# Extracted text
-------------------------

Toward assessment of human voice biomarkers of brain lesions through explainable deep learning

Lesions in the brain resulting from traumatic injuries or strokes can evolve into speech dysfunction in undiagnosed patients. Employing ML-based tools to analyze the prosody or articulatory phonetics of human speech could be advantageous for early screening of undetected brain injuries. Additionally, explaining the model’s decision-making process can support predictions and take appropriate measures to improve patient voice quality. However, traditional ML methods relying on low-level descriptors (LLDs) may sacrifice detailed temporal dynamics and other speech characteristics. Interpreting these descriptors can also be challenging, requiring significant effort to understand feature relationships and suitable ranges. To address these limitations, this research paper introduces xDMFCCs, a method that identifies interpretive discriminatory acoustic biomarkers from a single speech utterance, providing local and global interpretations of deep learning models in speech applications. To validate this approach, it was implemented to interpret a Convolutional Neural Network (CNN) trained on Mel-frequency Cepstral Coefficients (MFCC) for the binary classification task to differentiate between patients from control vocalizations. The ConvNet achieved promising results with a 75% f-score (75% recall, 76% precision), comparable to conventional machine learning baselines. What sets xDMFCCs apart is its explanation through a 2D time–frequency representation that preserves the complete speech signal. This representation offers a more transparent explanation for differentiating between patients and healthy controls, enhancing interpretability. This advancement enables more detailed and compelling studies in speech acoustic traits of brain lesions. Furthermore, the findings have significant implications for developing low-cost and rapid diagnostics of unnoticed brain lesions. •This article suggests using deep learning and speech analysis for early brain lesion detection•The method generates a representation to identify relevant acoustic attributes and moments.•We pidentified the top 10 most relevant features of both male and female Random Forest classifiers.•We validate the results with 32 individuals, including patients with localized brain lesions.

-------------------------

# Supplied data
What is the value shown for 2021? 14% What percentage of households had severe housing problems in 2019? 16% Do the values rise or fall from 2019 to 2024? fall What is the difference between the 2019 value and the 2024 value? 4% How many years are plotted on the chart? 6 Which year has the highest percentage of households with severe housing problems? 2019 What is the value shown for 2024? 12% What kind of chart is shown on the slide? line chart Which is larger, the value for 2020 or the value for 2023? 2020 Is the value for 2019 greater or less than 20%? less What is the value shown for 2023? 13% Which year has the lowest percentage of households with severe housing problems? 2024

-------------------------

# Work to complete
Reproduce the entire text about voice biomarkers of brain lesions word for word. Draw only on the text about voice biomarkers of brain lesions.

# Task answer
Toward assessment of human voice biomarkers of brain lesions through explainable deep learning

Lesions in the brain resulting from traumatic injuries or strokes can evolve into speech dysfunction in undiagnosed patients. Employing ML-based tools to analyze the prosody or articulatory phonetics of human speech could be advantageous for early screening of undetected brain injuries. Additionally, explaining the model’s decision-making process can support predictions and take appropriate measures to improve patient voice quality. However, traditional ML methods relying on low-level descriptors (LLDs) may sacrifice detailed temporal dynamics and other speech characteristics. Interpreting these descriptors can also be challenging, requiring significant effort to understand feature relationships and suitable ranges. To address these limitations, this research paper introduces xDMFCCs, a method that identifies interpretive discriminatory acoustic biomarkers from a single speech utterance, providing local and global interpretations of deep learning models in speech applications. To validate this approach, it was implemented to interpret a Convolutional Neural Network (CNN) trained on Mel-frequency Cepstral Coefficients (MFCC) for the binary classification task to differentiate between patients from control vocalizations. The ConvNet achieved promising results with a 75% f-score (75% recall, 76% precision), comparable to conventional machine learning baselines. What sets xDMFCCs apart is its explanation through a 2D time–frequency representation that preserves the complete speech signal. This representation offers a more transparent explanation for differentiating between patients and healthy controls, enhancing interpretability. This advancement enables more detailed and compelling studies in speech acoustic traits of brain lesions. Furthermore, the findings have significant implications for developing low-cost and rapid diagnostics of unnoticed brain lesions. •This article suggests using deep learning and speech analysis for early brain lesion detection•The method generates a representation to identify relevant acoustic attributes and moments.•We pidentified the top 10 most relevant features of both male and female Random Forest classifiers.•We validate the results with 32 individuals, including patients with localized brain lesions.